_Written task a_
Locate every line in the entries below that contains the string "Examining", matching case exactly, and copy each of those lines.

_Document passage_

— Begin —

In filing the complaint for expropriation, the Government alleged to have deposited the amount of ₱3 Billion earmarked for expropriation, representing the assessed value of the property. The making of the deposit, including the determination of the amount of the deposit, was undertaken under the erroneous notion that Rule 67, and not Rep. Act No. 8974, is the applicable law. Still, as regards the amount, the Court sees no impediment to recognize this sum of ₱3 Billion as the proffered value under Section 4(b) of Rep. Act No. 8974. After all, in the initial determination of the proffered value, the Government is not strictly required to adhere to any predetermined standards, although its proffered value may later be subjected to judicial review using the standards enumerated under Section 5 of Rep. Act No. 8974.

How should we appreciate the questioned order of Hon. Gingoyon, which pegged the amount to be immediately paid to PIATCO at around $62.3 Million? The Order dated 4 January 2005, which mandated such amount, proves problematic in that regard. While the initial sum of ₱3 Billion may have been based on the assessed value, a standard which should not however apply in this case, the RTC cites without qualification Section 4(a) of Rep. Act No. 8974 as the basis for the amount of $62.3 Million, thus leaving the impression that the BIR zonal valuation may form part of the basis for just compensation, which should not be the case. Moreover, respondent judge made no attempt to apply the enumerated guidelines for determination of just compensation under Section 5 of Rep. Act No. 8974, as required for judicial review of the proffered value.

The Court notes that in the 10 January 2005 Omnibus Order, the RTC noted that the concessions agreement entered into between the Government and PIATCO stated that the actual cost of building NAIA 3 was "not less than" US$350 Million.47 The RTC then proceeded to observe that while Rep. Act No. 8974 required the immediate payment to PIATCO the amount equivalent to 100% of the value of NAIA 3, the amount deposited by the Government constituted only 18% of this value. At this point, no binding import should be given to this observation that the actual cost of building NAIA 3 was "not less than" US$350 Million, as the final conclusions on the amount of just compensation can come only after due ascertainment in accordance with the standards set under Rep. Act No. 8974, not the declarations of the parties. At the same time, the expressed linkage between the BIR zonal valuation and the amount of just compensation in this case, is revelatory of erroneous thought on the part of the RTC.

We have already pointed out the irrelevance of the BIR zonal valuation as an appropriate basis for valuation in this case, PIATCO not being the owner of the land on which the NAIA 3 facilities stand. The subject order is flawed insofar as it fails to qualify that such standard is inappropriate.

— End —

_Exercise data_

— Begin —

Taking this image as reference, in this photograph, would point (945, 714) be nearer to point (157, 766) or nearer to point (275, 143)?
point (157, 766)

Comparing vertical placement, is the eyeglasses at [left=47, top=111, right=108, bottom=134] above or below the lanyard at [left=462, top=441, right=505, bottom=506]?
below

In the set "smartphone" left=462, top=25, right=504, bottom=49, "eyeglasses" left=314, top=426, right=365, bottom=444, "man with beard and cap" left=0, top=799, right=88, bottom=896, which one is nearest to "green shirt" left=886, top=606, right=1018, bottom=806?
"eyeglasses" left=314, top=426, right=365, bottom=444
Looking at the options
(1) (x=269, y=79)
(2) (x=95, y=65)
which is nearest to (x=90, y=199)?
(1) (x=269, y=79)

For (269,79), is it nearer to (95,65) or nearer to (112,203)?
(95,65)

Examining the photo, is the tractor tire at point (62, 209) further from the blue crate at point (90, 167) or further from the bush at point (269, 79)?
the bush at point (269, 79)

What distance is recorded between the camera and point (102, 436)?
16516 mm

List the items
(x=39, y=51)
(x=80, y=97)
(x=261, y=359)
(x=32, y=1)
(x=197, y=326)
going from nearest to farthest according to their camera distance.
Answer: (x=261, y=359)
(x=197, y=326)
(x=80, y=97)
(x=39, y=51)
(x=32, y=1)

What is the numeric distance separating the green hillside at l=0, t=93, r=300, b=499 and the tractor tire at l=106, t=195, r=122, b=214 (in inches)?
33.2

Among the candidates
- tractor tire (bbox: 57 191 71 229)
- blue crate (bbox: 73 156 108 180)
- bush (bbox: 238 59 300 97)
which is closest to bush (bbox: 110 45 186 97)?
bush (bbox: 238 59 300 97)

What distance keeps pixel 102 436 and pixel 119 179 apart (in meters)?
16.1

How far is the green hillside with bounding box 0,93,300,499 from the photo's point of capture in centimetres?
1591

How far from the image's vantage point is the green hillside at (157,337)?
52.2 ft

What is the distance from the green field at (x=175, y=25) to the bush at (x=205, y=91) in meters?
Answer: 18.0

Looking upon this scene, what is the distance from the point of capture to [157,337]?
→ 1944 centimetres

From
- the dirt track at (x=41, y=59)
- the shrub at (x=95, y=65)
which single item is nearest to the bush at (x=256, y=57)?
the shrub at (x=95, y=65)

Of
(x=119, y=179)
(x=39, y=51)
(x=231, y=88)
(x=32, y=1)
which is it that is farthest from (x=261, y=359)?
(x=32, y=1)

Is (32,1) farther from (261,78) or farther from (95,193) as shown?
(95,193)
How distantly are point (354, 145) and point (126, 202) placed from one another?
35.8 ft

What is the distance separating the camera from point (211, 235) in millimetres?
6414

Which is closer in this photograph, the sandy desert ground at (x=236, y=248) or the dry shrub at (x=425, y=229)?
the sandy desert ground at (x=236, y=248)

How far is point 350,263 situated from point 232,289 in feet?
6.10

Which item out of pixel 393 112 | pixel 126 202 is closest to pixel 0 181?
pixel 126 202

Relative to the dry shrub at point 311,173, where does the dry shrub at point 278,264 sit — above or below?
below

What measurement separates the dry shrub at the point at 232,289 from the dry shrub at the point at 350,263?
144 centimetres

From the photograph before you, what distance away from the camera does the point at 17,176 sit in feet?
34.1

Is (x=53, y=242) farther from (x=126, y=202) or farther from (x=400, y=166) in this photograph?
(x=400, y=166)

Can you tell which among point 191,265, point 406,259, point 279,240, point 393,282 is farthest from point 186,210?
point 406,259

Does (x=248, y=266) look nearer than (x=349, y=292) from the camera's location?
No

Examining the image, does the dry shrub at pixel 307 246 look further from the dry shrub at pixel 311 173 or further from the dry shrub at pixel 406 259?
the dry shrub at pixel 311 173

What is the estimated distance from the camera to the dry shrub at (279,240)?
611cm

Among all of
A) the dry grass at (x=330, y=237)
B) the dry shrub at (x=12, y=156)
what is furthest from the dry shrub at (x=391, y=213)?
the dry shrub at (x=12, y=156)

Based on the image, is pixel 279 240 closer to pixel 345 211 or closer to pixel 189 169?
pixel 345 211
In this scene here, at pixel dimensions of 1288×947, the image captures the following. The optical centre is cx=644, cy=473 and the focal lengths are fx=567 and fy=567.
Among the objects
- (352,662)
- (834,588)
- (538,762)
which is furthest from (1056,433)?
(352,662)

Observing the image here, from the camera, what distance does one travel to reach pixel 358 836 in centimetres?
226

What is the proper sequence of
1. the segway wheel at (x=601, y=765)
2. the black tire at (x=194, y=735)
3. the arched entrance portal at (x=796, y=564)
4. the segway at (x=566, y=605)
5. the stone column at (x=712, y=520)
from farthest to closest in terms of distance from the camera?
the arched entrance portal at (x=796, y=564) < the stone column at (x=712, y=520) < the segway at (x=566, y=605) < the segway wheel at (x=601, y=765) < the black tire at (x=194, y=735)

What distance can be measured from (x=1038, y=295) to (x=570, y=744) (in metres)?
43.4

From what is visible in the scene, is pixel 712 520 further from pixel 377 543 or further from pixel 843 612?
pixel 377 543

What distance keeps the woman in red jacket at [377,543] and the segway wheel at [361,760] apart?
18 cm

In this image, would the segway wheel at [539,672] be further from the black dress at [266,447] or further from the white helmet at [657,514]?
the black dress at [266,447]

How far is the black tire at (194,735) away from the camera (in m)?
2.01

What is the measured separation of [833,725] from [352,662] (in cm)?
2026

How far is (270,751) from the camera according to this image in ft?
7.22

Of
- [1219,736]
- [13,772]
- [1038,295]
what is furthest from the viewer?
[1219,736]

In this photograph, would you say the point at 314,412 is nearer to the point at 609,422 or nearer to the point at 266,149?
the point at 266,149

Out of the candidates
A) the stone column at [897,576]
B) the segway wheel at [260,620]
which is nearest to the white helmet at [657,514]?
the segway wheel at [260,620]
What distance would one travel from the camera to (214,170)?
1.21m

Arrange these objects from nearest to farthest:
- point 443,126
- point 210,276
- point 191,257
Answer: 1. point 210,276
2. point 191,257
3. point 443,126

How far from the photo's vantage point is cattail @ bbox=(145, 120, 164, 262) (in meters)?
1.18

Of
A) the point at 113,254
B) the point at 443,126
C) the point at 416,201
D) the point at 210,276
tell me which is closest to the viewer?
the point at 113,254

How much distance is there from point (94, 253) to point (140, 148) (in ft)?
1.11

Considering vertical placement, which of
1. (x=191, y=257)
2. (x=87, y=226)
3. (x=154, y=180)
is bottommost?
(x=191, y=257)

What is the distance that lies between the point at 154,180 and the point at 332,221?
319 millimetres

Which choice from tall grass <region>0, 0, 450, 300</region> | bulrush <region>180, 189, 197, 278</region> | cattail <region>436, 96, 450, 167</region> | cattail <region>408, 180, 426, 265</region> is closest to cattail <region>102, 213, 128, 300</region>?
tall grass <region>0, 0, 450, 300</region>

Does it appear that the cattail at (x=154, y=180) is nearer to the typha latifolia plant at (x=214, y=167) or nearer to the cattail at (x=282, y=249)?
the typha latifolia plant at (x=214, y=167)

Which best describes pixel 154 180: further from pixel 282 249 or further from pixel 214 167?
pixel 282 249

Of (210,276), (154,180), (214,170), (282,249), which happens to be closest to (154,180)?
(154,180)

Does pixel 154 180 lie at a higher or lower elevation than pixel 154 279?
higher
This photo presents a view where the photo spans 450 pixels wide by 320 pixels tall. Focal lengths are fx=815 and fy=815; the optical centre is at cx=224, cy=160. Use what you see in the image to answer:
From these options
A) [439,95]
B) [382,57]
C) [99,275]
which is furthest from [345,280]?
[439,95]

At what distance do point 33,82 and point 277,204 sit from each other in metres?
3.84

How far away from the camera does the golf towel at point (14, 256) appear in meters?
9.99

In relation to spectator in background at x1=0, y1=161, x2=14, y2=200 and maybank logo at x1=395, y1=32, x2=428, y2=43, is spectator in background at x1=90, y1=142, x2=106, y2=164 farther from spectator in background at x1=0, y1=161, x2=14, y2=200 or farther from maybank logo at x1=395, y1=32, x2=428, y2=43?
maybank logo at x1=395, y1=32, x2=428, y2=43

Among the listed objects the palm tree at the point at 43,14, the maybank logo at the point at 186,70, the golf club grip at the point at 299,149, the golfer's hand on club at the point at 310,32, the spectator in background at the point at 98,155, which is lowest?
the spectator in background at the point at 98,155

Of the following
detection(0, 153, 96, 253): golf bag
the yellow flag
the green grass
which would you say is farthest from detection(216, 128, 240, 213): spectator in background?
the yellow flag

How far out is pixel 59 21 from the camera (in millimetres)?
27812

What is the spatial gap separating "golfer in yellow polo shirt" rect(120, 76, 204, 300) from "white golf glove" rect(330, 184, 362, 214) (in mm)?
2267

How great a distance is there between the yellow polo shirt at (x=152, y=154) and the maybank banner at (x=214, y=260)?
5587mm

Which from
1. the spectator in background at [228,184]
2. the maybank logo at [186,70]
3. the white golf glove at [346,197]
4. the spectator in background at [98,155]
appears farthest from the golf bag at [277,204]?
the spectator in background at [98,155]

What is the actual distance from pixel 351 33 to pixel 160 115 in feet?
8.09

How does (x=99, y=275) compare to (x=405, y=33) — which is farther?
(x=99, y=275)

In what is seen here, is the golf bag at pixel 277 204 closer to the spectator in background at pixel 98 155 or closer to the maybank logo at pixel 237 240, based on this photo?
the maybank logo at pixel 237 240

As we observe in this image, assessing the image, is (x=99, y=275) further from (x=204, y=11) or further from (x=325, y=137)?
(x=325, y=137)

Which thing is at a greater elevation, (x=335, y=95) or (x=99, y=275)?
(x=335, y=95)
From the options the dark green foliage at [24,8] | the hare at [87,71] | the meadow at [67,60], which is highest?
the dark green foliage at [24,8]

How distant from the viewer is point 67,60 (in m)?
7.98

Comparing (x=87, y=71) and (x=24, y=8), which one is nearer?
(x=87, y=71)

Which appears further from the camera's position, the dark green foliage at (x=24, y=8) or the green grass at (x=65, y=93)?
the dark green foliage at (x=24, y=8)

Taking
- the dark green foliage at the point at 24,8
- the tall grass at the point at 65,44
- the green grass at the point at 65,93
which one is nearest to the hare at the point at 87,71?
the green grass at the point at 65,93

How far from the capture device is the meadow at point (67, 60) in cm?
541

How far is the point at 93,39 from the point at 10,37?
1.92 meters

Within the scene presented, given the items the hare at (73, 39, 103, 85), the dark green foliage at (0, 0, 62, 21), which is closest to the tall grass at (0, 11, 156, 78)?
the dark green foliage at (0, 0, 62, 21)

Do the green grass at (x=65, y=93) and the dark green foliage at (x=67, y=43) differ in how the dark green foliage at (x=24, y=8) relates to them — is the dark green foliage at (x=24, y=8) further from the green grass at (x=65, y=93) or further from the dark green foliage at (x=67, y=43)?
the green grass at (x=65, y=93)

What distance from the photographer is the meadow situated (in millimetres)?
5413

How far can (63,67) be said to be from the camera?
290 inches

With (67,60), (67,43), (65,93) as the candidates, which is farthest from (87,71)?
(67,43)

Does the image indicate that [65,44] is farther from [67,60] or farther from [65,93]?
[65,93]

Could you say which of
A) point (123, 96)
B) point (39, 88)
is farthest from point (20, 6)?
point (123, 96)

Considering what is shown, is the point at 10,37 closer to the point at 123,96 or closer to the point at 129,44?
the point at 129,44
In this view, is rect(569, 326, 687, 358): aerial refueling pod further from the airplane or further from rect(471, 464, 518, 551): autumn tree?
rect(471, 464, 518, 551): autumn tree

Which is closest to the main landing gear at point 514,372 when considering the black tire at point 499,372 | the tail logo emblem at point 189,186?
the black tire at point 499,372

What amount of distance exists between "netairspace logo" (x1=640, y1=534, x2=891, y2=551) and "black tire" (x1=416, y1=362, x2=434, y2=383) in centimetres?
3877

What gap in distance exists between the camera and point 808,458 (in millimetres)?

— End —

_Written task b_
In the expropriation passage above, retype verbatim the stretch from "How should we" through "the proffered value.".

_Solution a_
Examining the photo, is the tractor tire at point (62, 209) further from the blue crate at point (90, 167) or further from the bush at point (269, 79)?
Examining the image, does the dry shrub at pixel 307 246 look further from the dry shrub at pixel 311 173 or further from the dry shrub at pixel 406 259?

_Solution b_
How should we appreciate the questioned order of Hon. Gingoyon, which pegged the amount to be immediately paid to PIATCO at around $62.3 Million? The Order dated 4 January 2005, which mandated such amount, proves problematic in that regard. While the initial sum of ₱3 Billion may have been based on the assessed value, a standard which should not however apply in this case, the RTC cites without qualification Section 4(a) of Rep. Act No. 8974 as the basis for the amount of $62.3 Million, thus leaving the impression that the BIR zonal valuation may form part of the basis for just compensation, which should not be the case. Moreover, respondent judge made no attempt to apply the enumerated guidelines for determination of just compensation under Section 5 of Rep. Act No. 8974, as required for judicial review of the proffered value.